● Document:

-- Start --

3. Now that he has a well paying job, what is his plan to contribute to the wedding?
FWIW, I don’t get the sense that you are clingy…I think you have responsibilities that you can’t pick up and walk away from for 3 weeks…that said, if you can take some time off and go with him for a week, you should!
Post # 48
I personally would be livid. Sure visiting family is important but 3 weeks? While you guys are supposed to be saving for a wedding, right after he landed a new job and it isn’t paid leave. I think he is being rather selfish. He should cut the trip to a week and a half and better yet, push it back a few months. Or maybe save it for your honeymoon so you can join and meet his family too.
Post # 49
Sounds like the trip is a reflection of bigger issues in your relationship.
Post # 50
A trip to see his family that he’s not seen in years seems fine by me, though I’d question whether it needs to be 3 weeks. 2 seems much more appropraite in the circumstances.
You were invited to go, but can’t. I don’t think you can be annoyed that he’s going without you.
You’re saving for a wedding, he’s not contributing. Now that’s a bigger issue to me than the trip. I wonder if you’re viewing the trip as the problem when the main problem is that he is having a carefree lifestyl without having to contribute to the two of you setting up your lives together. In which case, the trip is the least of your problems.
TLDR – I don’t think you’re clingy, I don’t think the trip is a problem if it’s to see family but it could be shorter in the circumstances. I’d be kicking his backside on the wedding finances through because that’s the biggest issue to me.

-- End --

● Data section:
-- Start --

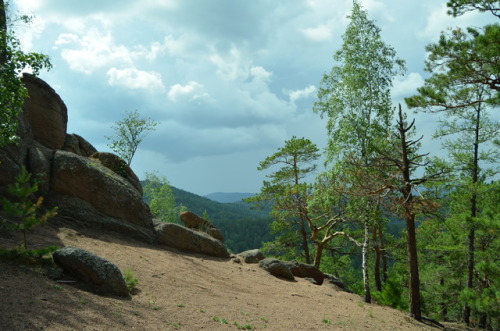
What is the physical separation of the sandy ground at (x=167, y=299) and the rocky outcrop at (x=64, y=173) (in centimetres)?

-- End --

● Stated task:
Set down the forum thread above word for word, from "3. Now that" up to and including "week, you should!".

● Answer for the task:
3. Now that he has a well paying job, what is his plan to contribute to the wedding?
FWIW, I don’t get the sense that you are clingy…I think you have responsibilities that you can’t pick up and walk away from for 3 weeks…that said, if you can take some time off and go with him for a week, you should!